Attention has recently been focused on lactation-induced modifications of activity of neuronal populations in the arcuate nucleus (ARC) of the mediobasal hypothalamus. The ARC hosts the tubero-infundibular dopaminergic (TIDA system) responsible for the neuroendocrine control of prolactin (PRL), and other non-neuroendocrine neuronal populations, such as neuropeptide Y (NPY)- and proopiomelanocortin (POMC)-containing systems that are important modulators of hypothalamic gonadoliberin (GnRH) secretion. Our longstanding interest in the functional anatomy of the ARC led us to investigate whether the suckling stimulus would trigger an expression of Fos-ir in specific arcuate neuronal populations and to possibly characterize responsive neurons by using double-labeling immunohistochemistry.
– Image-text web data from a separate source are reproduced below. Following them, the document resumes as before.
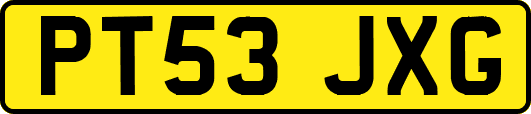 PT53JXG
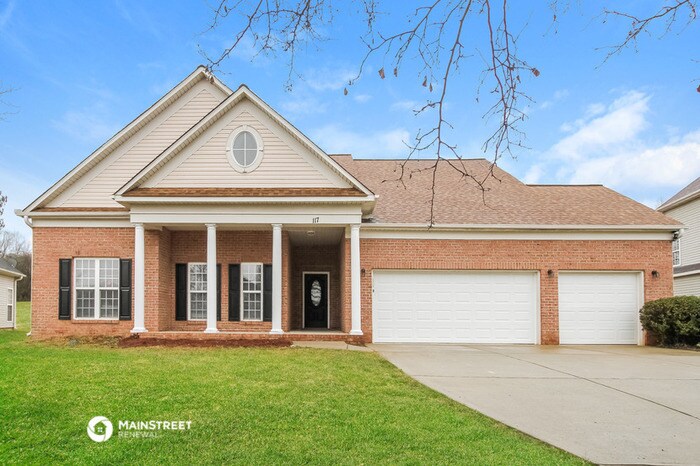 Foto principal - 117 Doyle Farm Ln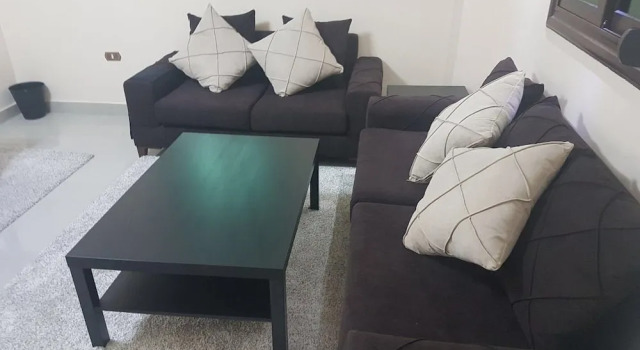 Unique Flat, Rezervovat Apartmán Nasr City 
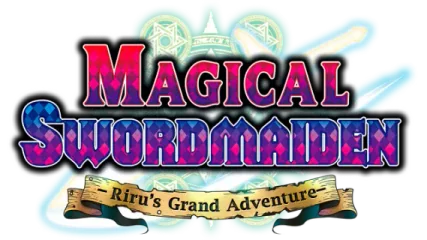 Magical Swordmaiden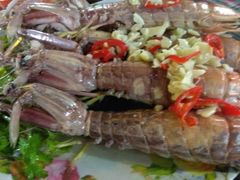 -幸福姐海鲜大排档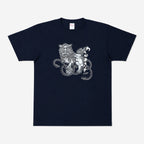 わんがまもいさーTシャツ　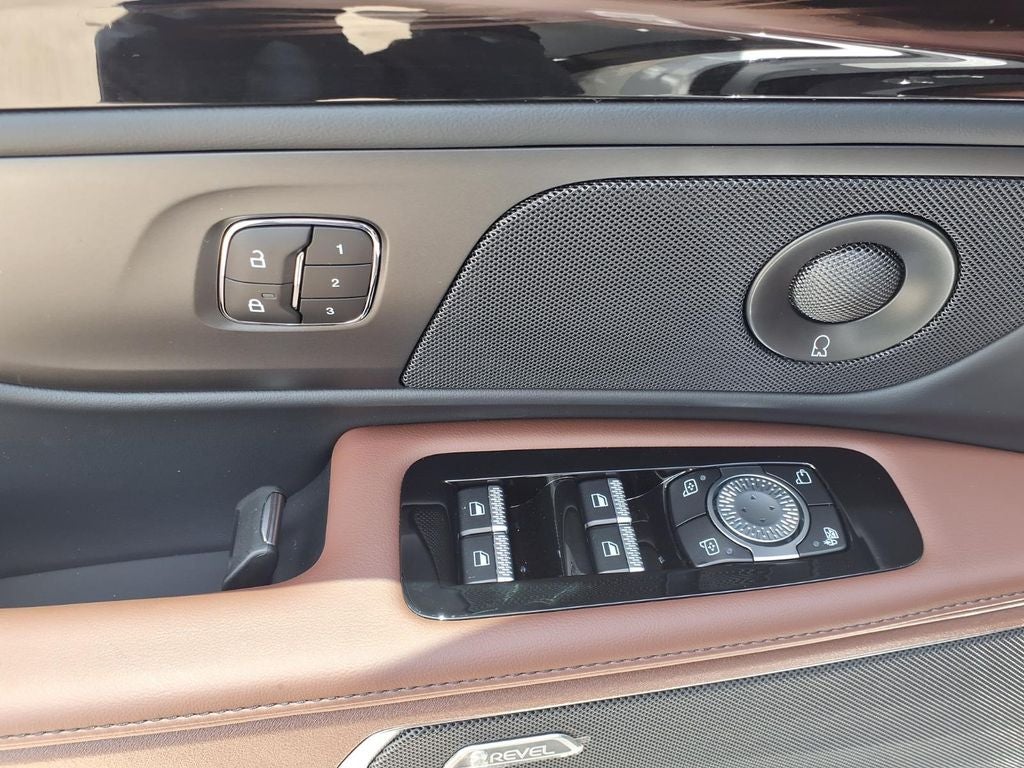 2026 Lincoln Nautilus Hybrid Reserve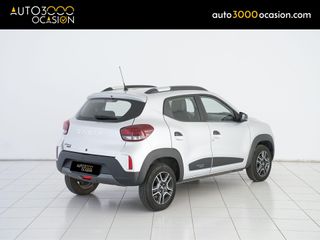 Dacia Spring Business Electric 33kW (45CV)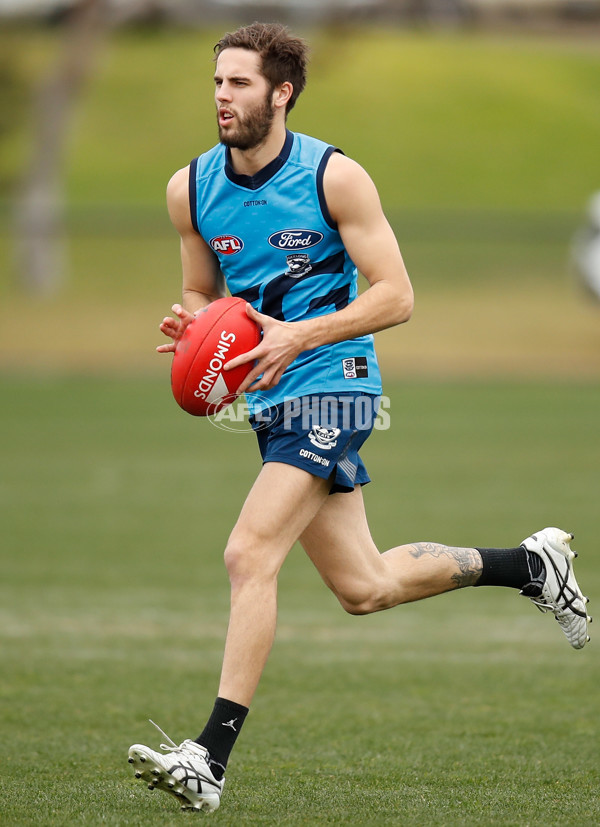 AFL 2018 Training - Geelong Cats 090818 - 618982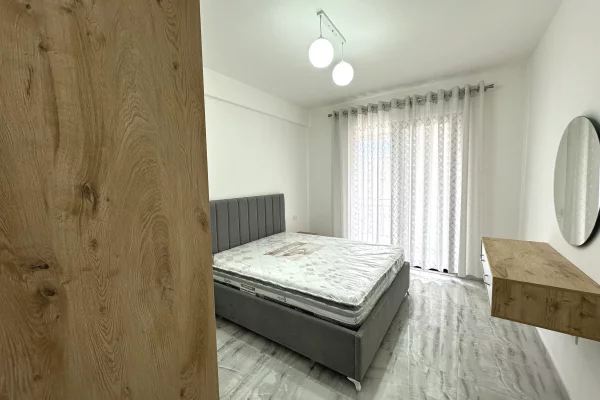 Shtepi me qera Apartament ne Tirane, 1+1, Mobilimi E mobiluar, Pagesa 47,000  Leke.
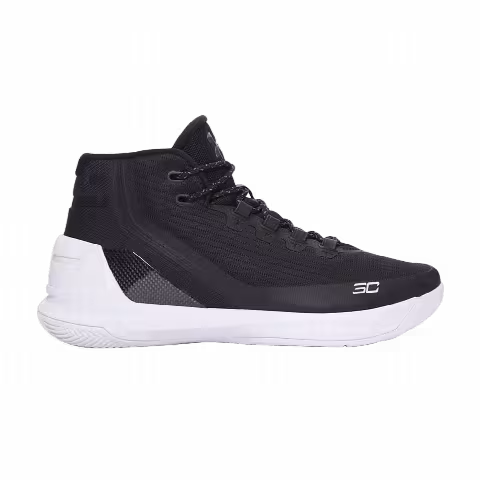 Under Armour Curry 3 'Cyber Monday'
Freely nursing lactating females expressed strong Fos-ir in neurons of the ARC compared to diestrous females. Fos-ir was encountered in neurons not belonging to the TIDA system and that was for a large proportion identical to the POMCergic neurons. We showed that, in lactating females submitted to suppression of the suckling stimulus by removal of the pups, the pattern of expression of Fos-ir is similar to that seen in diestrous females and that, a pattern of expression of Fos-ir indistinguishable from that observed during free lactation is reinstated a short time after the return of the pups and restoration of the suckling stimulus, suggesting that this expression of Fos-ir strictly depends upon the presence of the newborns and the suckling stimulus. By lowering circulating levels of the PRL with bromocryptine-or PRL antiserum-treatment, we noticed a decrease in the number of (beta-endorphin + Fos)-ir neurons compared to non-injected freely nursing lactating females. By maintaining high levels of circulating PRL with haloperidol-treatment, we observed a number of colocalizations close to that observed in freely nursing lactating females. Our results suggest that during lactation a rostral subgroup of the arcuate POMCergic neuronal population is activated at least partially in response to the suckling-induced secretion of PRL and that this activation participates in maintaining the endocrine and/or metabolic demands of the lactational status.